Should I bother blocking my opponent?

Mostly, no — and this one surprised us too. Denying your opponent the tiles they need feels like sharp play, but spend a turn on it and you’re not spending it on your own wall.

We pitted a bot that actively blocks against an identical bot that never bothers, and changed nothing else:

A bot that actively blocks versus an identical bot that never does. 50% is break-even.

Dead even. And here’s the kicker: when we let the blocking bot think ahead, it got better at actually landing its blocks — it denied opponents more often — and its win rate still didn’t budge off 50%. The blocks worked; they just didn’t translate into wins. The tempo you burn setting them up cancels out the damage you do.

Bottom line — play your own game. Tend your wall, mind your floor, chase your columns — that beats hovering over your opponent’s board. (Blocking might pay off for a player who can calculate very deep into the future; for the rest of us, it’s a distraction.)

So how good can an Azul AI get?

Here’s where Azul flips the script on its quieter cousins. We lined our players up on a single skill ladder (a chess-style rating — higher is stronger), and the story is a clean staircase:

Random moves

720

Best hand strategy

1549

Thinks a little ahead

1667

Thinks further ahead

1761

Thinks deepest

1783

Skill rating across the roster. The moment a player starts thinking ahead, it clears the entire hand-tuned crowd.

Look at the gap. The hand-tuned strategists — the careful, floor-disciplined, column-building rule-followers — all cluster in a tight band. Then an AI that genuinely thinks ahead shows up and even our lightest look-ahead bot clears the entire crowd. The deepest one beats the best hand strategy about 85% of the time. In Azul, foresight doesn’t just keep pace — it wins outright.

That’s the satisfying part, because it isn’t always true. In some games, calculation only catches up to the best simple rules and stalls there. Azul is different: its rewards are long-horizon (that +7 column you’ve been quietly assembling, the floor disaster three turns away), and seeing the future is exactly how you cash them in. Thinking ahead is the skill that breaks the ceiling.

Is that the top? Probably not. We’re also training a player that learns Azul from scratch, with no human strategy handed to it — and right now it’s still in its early lessons, sitting below even the hand-tuned bots while it figures the game out. Whether a fully-trained self-taught player can climb past our deepest thinker is the open question — it’s mostly a matter of training time, and that race is still on. We’ll update this report when our self-taught player has something to say.
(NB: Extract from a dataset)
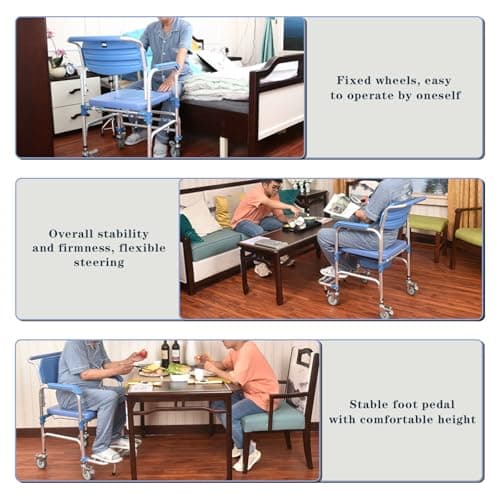 Fixed wheels, easy to operate by oneself

Overall stability and firmness, flexible steering

Stable foot pedal with comfortable height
Every figure here is measured from AI-versus-AI games on Trace Studio’s Azul engine, with seats rotated and bags paired so neither turn order nor a lucky shuffle skews the standings. We’ve kept the machinery in the background on purpose; if you want the gritty details — how the players are built, how strength is rated, how the games are sampled — those live in the project’s technical notes.